Apesar das grandes mudanças nos consumidores, nos mercados e na formatação de muitos negócios, as principais fórmulas de marketing e propaganda continuam sendo as mais eficazes.

A intenção desta coluna, que agora se inicia, é a de ajudar a restabelecer a crença e a confiança em muitas das fórmulas e recursos do marketing e da propaganda que permanecem válidas como eram na maior parte do século 20, mas que sofrem descrédito e têm sido vistas como obsoletas e na iminência de perder toda sua utilidade e validade – razão pela qual elas têm sido desconsideradas sem maiores reflexões e, em muitos casos, tendem a ser substituídas por novas soluções que não entregam resultados com a mesma eficiência e eficácia.

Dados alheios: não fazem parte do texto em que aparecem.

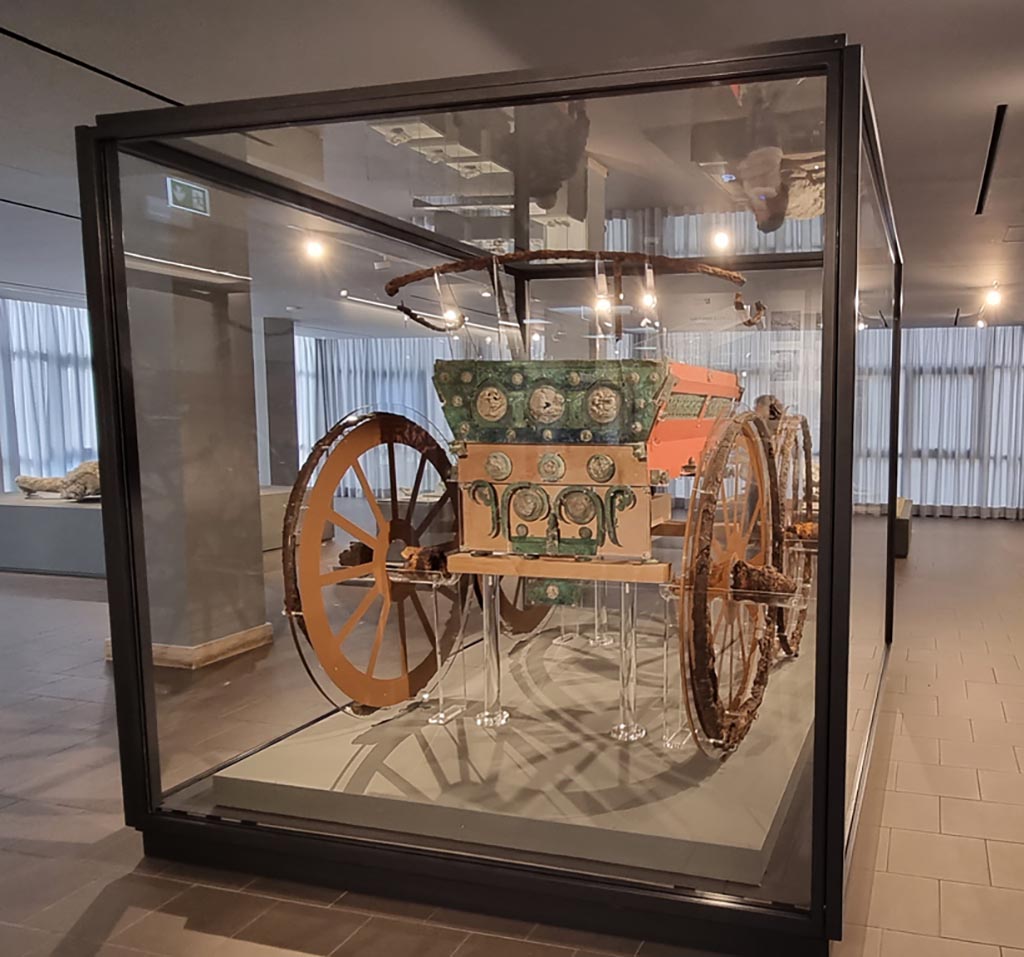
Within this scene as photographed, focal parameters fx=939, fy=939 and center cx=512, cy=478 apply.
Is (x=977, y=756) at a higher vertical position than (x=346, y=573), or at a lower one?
lower

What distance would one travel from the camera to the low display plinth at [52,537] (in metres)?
7.86

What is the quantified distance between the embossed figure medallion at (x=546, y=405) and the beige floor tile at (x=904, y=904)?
164 cm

No centro dessa crença na total revolução está o chamado universo digital, virtual, e seu potencial de substituir, com vantagens, grande parte do mundo físico, real. Algumas funções e tarefas, inclusive de marketing e propaganda, foram, de fato, trocadas em boa extensão, mas, na maioria dos casos, essa troca não deu certo: ou funciona parcialmente ou atua apenas como elemento modernizador e indutor de eficiência para práticas tradicionais mais eficazes.

Alguns exemplos de sucesso real da prática digital – não muitos, é importante ressaltar – foram promovidos como a comprovação de que tudo no marketing e na comunicação estaria se movendo inexoravelmente em direção a uma nova ordem e um novo mundo.

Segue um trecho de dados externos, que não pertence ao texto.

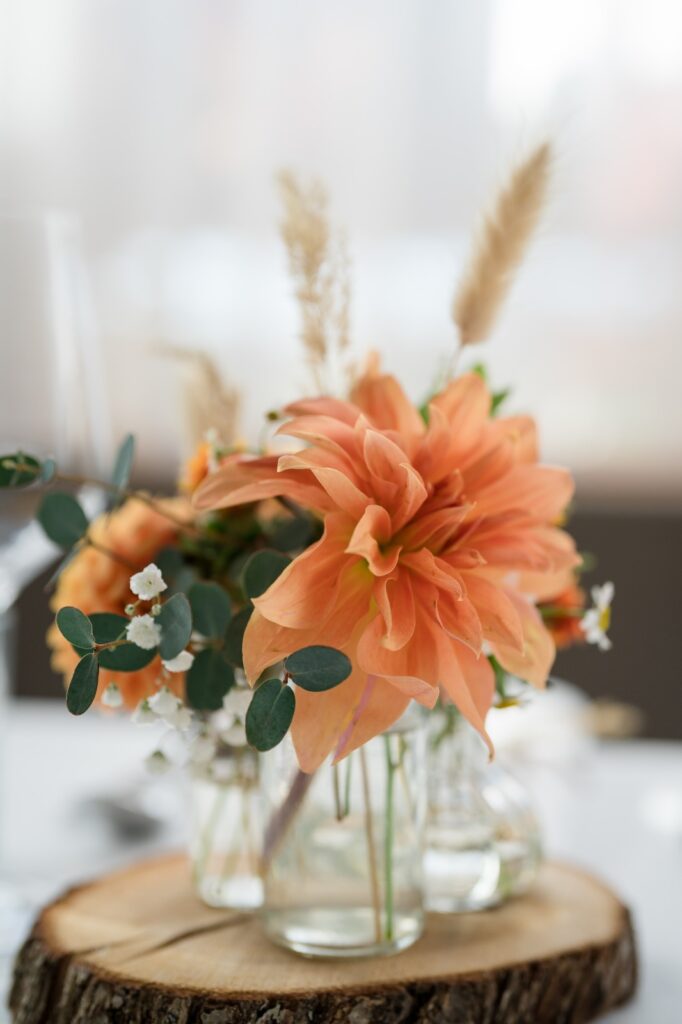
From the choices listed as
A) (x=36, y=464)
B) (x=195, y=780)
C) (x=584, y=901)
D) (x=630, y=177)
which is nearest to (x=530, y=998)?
(x=584, y=901)

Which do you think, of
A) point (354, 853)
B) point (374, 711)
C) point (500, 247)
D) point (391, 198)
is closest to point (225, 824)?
point (354, 853)

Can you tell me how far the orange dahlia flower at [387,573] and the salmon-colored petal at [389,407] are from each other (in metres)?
0.02

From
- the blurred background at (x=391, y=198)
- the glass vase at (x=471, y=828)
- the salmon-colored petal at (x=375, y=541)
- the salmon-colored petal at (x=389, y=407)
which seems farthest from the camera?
the blurred background at (x=391, y=198)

Essa, no entanto, é uma situação de ilusão coletiva, que resulta em uma imensa dose de miopia em relação ao “novo” digital, que funcionaria melhor, e ao “velho” tradicional, que perderia validade a cada dia.

Essa miopia não ocorreu e não está ocorrendo do nada, pois foi resultado de um processo. Além da natural crença no novo e nas suas possibilidades, houve uma razão prática para essa aposta na mudança radical: os novos profissionais e empresários, assim como alguns mais antigos, viram nessa perspectiva de revolução a possibilidade de melhorar suas oportunidades de trabalho e de negócios, inclusive no campo das publicações, da consultoria, das palestras e correlatos. Formou-se, de modo quase que espontâneo, uma corrente que vem promovendo e repromovendo, sem doses razoáveis de crítica, as maravilhas do digital e das mudanças radicais nos negócios, no marketing e na propaganda.

Uma observação mais atenta da realidade, porém, revela que não é bem assim, que muito do que é novo não funciona ou funciona pouco e boa parte do que é tradicional continua entregando de modo mais eficaz – inclusive porque o digital pode efetivamente modernizar e tornar mais eficiente o que sempre se fez. O digital tem maior potencial de mudar a forma de se fazer alguma coisa do que mudar sua essência e a razão pela qual se faz.

No centro dessa crença de que tudo que é novo funciona melhor do que aquilo que é tradicional está a ilusão de que o digital trouxe uma extraordinária capacidade de personalização e de precisão, sendo capaz de mensurar, em tempo real, os efeitos do que se faz sobre o mercado. A realidade porém, não é bem essa, começando pelo fato de que o marketing e a comunicação estão longe de ter a capacidade de atuar de modo tão pessoal e preciso. Além disso, a alegada mensuração do digital tem se mostrado bastante imprecisa, em vários aspectos, chegando mesmo a registrar doses importantes de equívocos e fraudes.

O objetivo desta coluna é justamente indicar como separar o joio do trigo, ajudar a resgatar uma reflexão mais racional sobre o que teve sentido mudar, o que deve ser mantido e até o que precisa ser resgatado do passado – modernizado em sua forma, mas mantido em sua essência. Porque, apesar das grandes mudanças nos consumidores, nos mercados e na formatação de muitos negócios, as principais fórmulas de marketing e propaganda continuam sendo as mais eficazes.